I found some great vintage books and one of my fave finds was a ziploc bag full of vintage aqua Christmas bulbs. Debbie spotted these, by the way. I went right past them without noticing, but she held them up and said “um, hey, isn’t this your color?” Dang! Why yes it is!
These don’t qualify as the ‘find of the day’ though. That honor goes to the pile of vintage luggage. All from one sale.
Isn’t this little train case incredibly charming? And it matches my MMS Flow Blue chair perfectly.
As if this matched set wasn’t enough, there were two more pieces that didn’t match including this charming monogrammed piece.
Who remembers Northwest Orient Airlines? They dropped the “Orient” in 1986, and of course merged with Delta in 2008.
I also found a lovely brown transferware pitcher and some primitive wooden utensils.
My pile of goodies was full of my favorite shades of blue and green.
After taking that photo, I decided to get out my macro lens and play around with some close ups of the little milk truck so you could see the detail.
Seriously, how could I resist this thing? The color, the patina, the little cow on the door panel. And it was only 50 cents, so who could pass it by?
I still struggle a bit with the macro lens. When I bought it I thought I would use it a lot for flower close ups. Why I thought I needed close up photos of flowers is beyond me now. The depth of field with a macro lens is very small. You can see the results of that in this next photo. Only the exact portion of the plate that I focused on is crisp (sort of?), while everything that is slightly closer or further away is out of focus. This can be fun to play around with, but it is also rather frustrating.
When I took the closeups of the aqua bottle I could actually read what it said.
So I googled it to see if it was legit. Turns out Dr. Pierce’s Favorite Prescription was a typical quack medicine from the late 1800’s to early 1900’s that originally contained opium.

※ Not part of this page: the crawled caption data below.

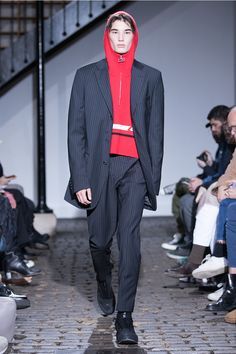 Saif Bakir and Emma Hedlund unveiled theAutumn/Winter 2018 collection forCMMN SWDN presented during Paris Fashion Week. (Visited 12 times, 1 visits today)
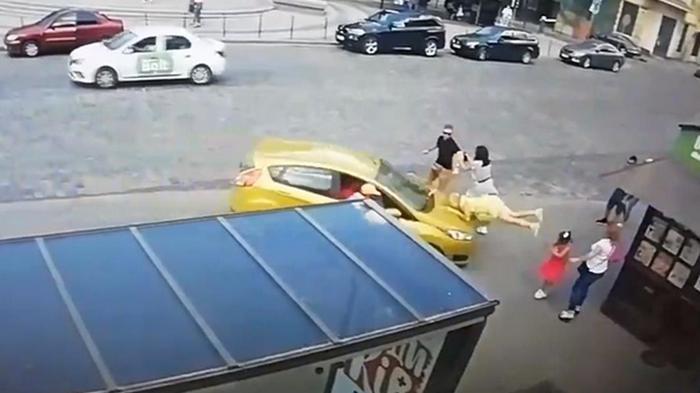 Во Львове дважды сбили пешехода на остановке (видео)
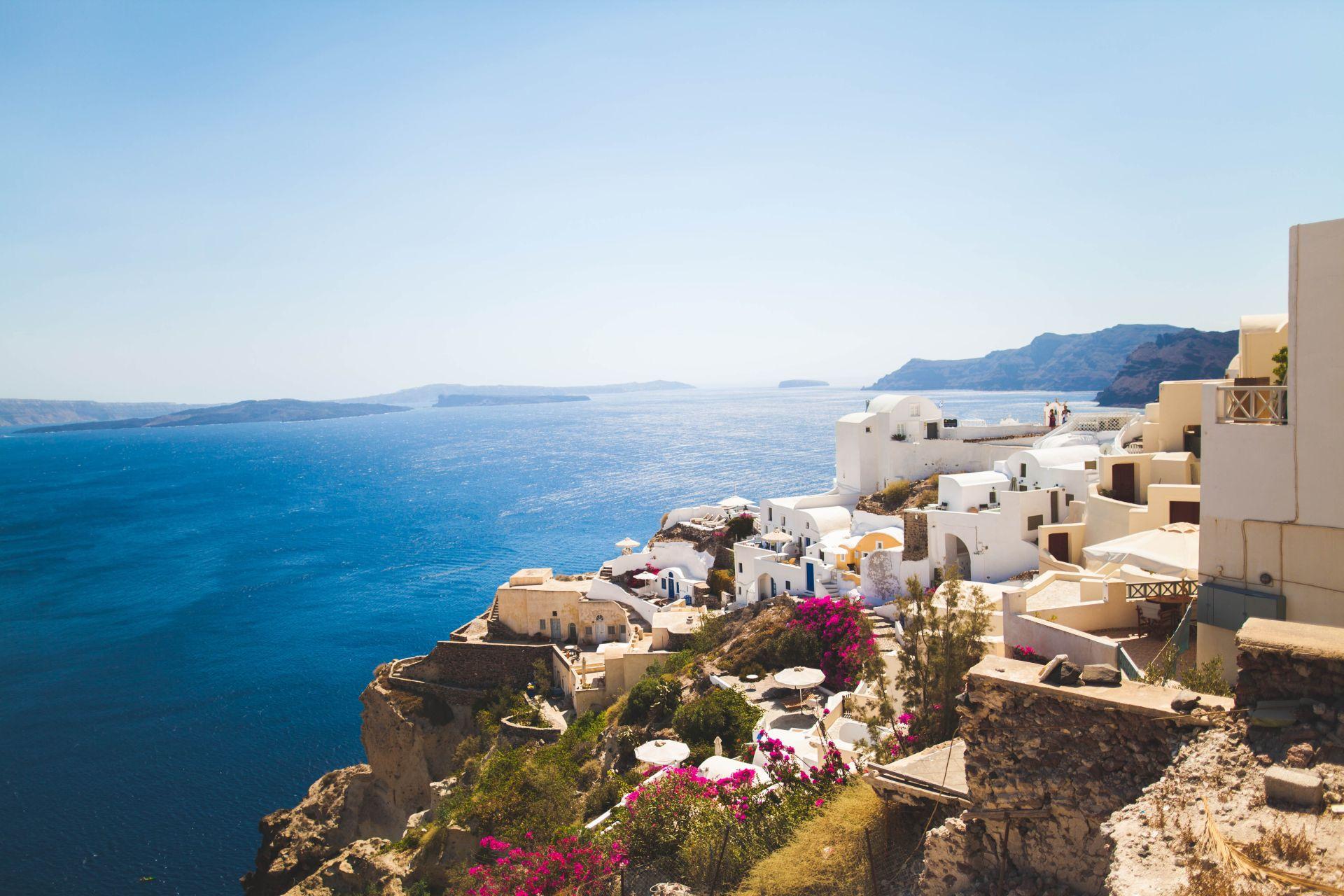 Santorini júniusban szállással és repülőjeggyel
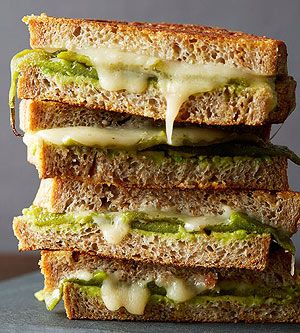 Comfort food under 450 calories: Chili Relleno Grilled Cheese recipe http://fitm.ag/1gmoihB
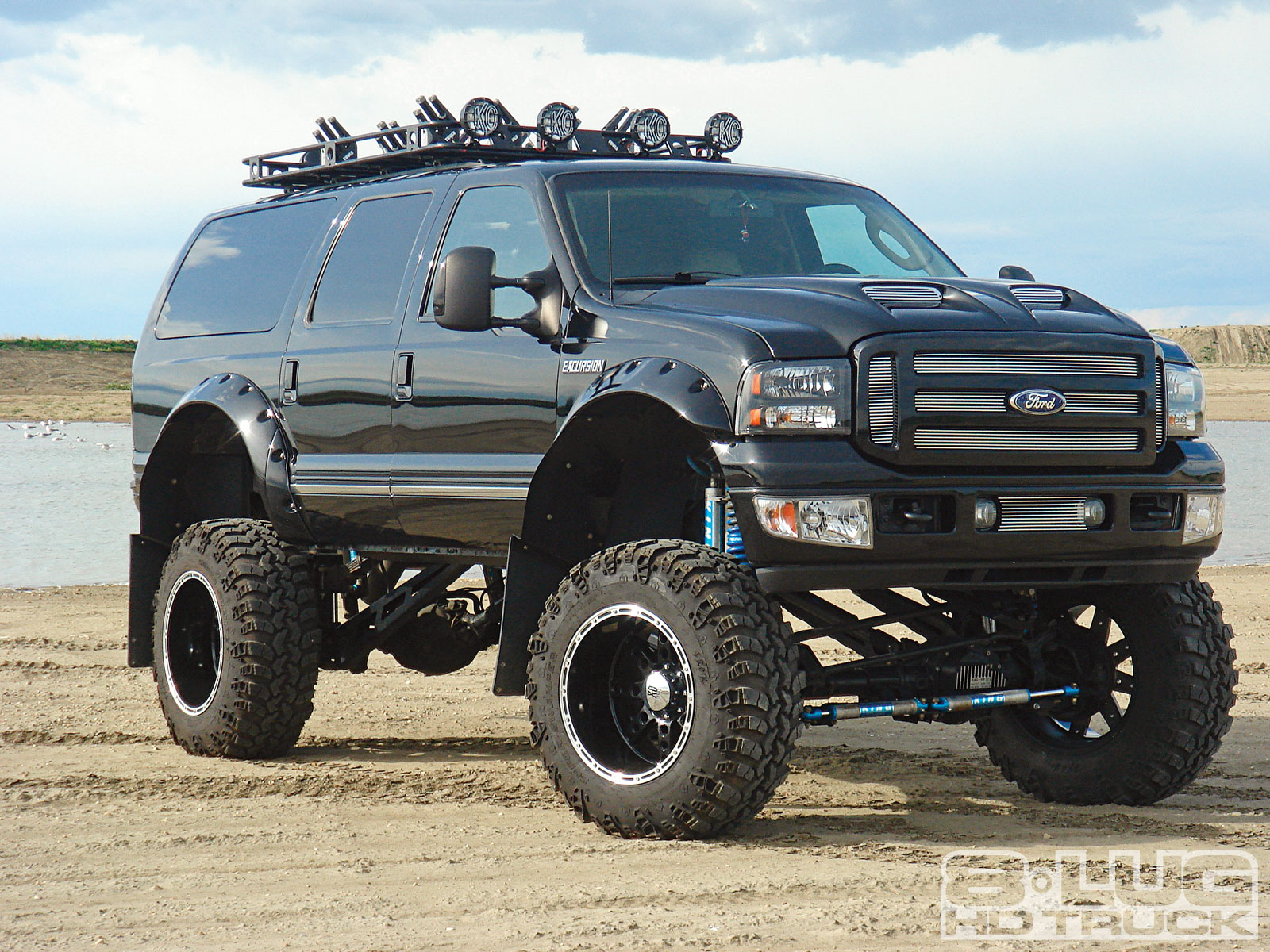 The  Ford Excursion The Beast Is Back Rh Autowise Com Ford Excursion Engine Ford Excursion Specs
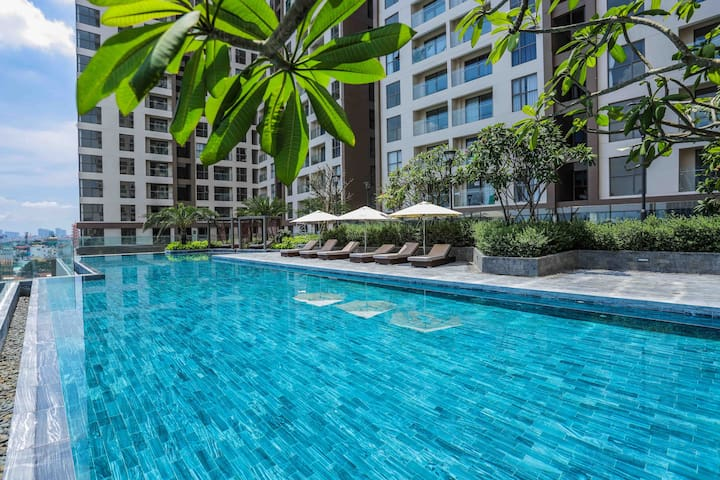 ❤️Romantic & Unique Apt w Infinity 🏊🏻‍♀️🏊🏻‍♂️SaltwaterPool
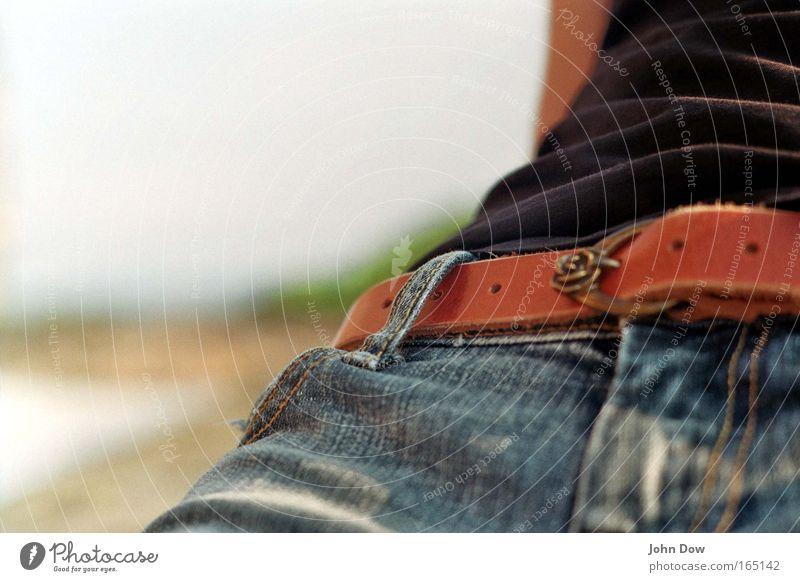 einfach mal zurücklehnen Sommer ruhig Erholung Metall Mode Zufriedenheit sitzen Dekoration & Verzierung Bekleidung T-Shirt Rose Jeanshose Zeichen Falte
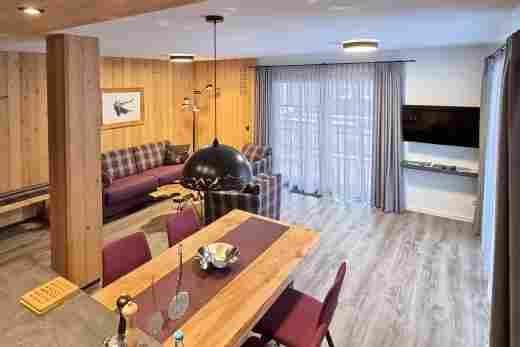 Wohnbereich in der Ferienwohnung Alpenrose im Bayerischen Hof Oberstaufen, Löwen Suites
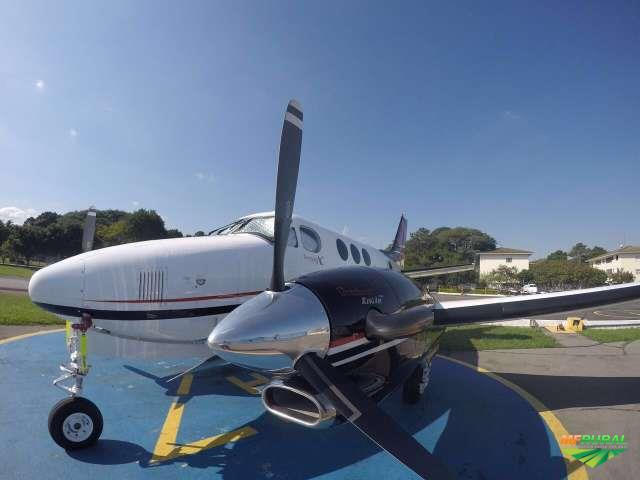 Aeronaves King Air 250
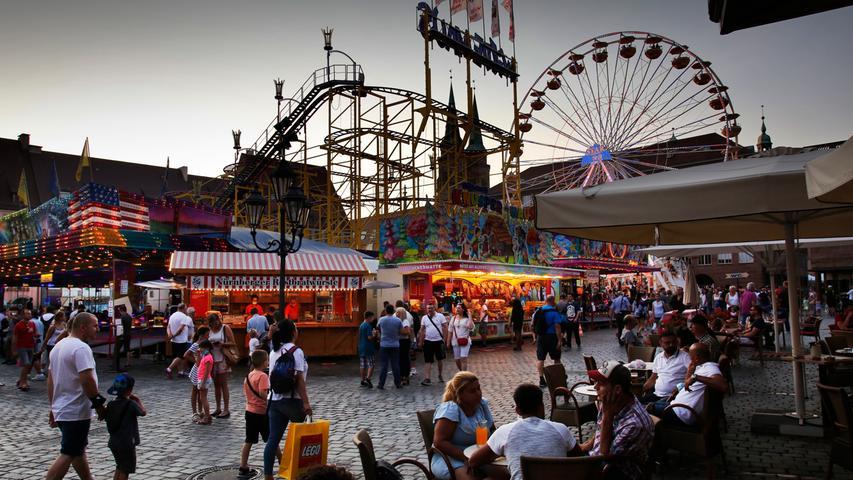 Riesenrad bei Sonnenuntergang: Impressionen von den Nürnberger Sommertagen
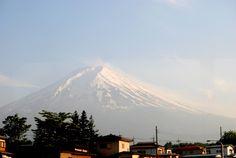 Monte Fuji, belleza de la naturaleza - Había dos lugares que teníamos claro que íbamos a ver durante el viaje: uno era el torii flotante de Miyajima y otro era el Monte Fuji. Para nosotros, y sin desmerecer al resto de rincones del país, son dos elementos joya de Japón. Actualmente se está estudiando añadir Fujisan a la lista del Patrimonio Mundial. Tras visitarlo, entendimos porqué.  - http://www.wanderonworld.com/monte-fuji-belleza-de-la-naturaleza/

A sales pitch for it said, “No one can know the distress of my mind as well as body. Dr. Pierce’s Favorite Prescription was the only medicine that seemed to do me any good. After I had taken the first bottle and part of the second. I could sleep well and all my troubles began to get better. I believe I took eight bottles and then I felt like a different person. I gave birth to another baby and my old complaint came back. I began using the “Favorite Prescription” and was soon relieved and was able to do my work, including the washing.”
Well, thank goodness she could do the washing, right? She probably really enjoyed doing the washing after slurping down eight bottles of that stuff.
Too bad it was empty when I bought it!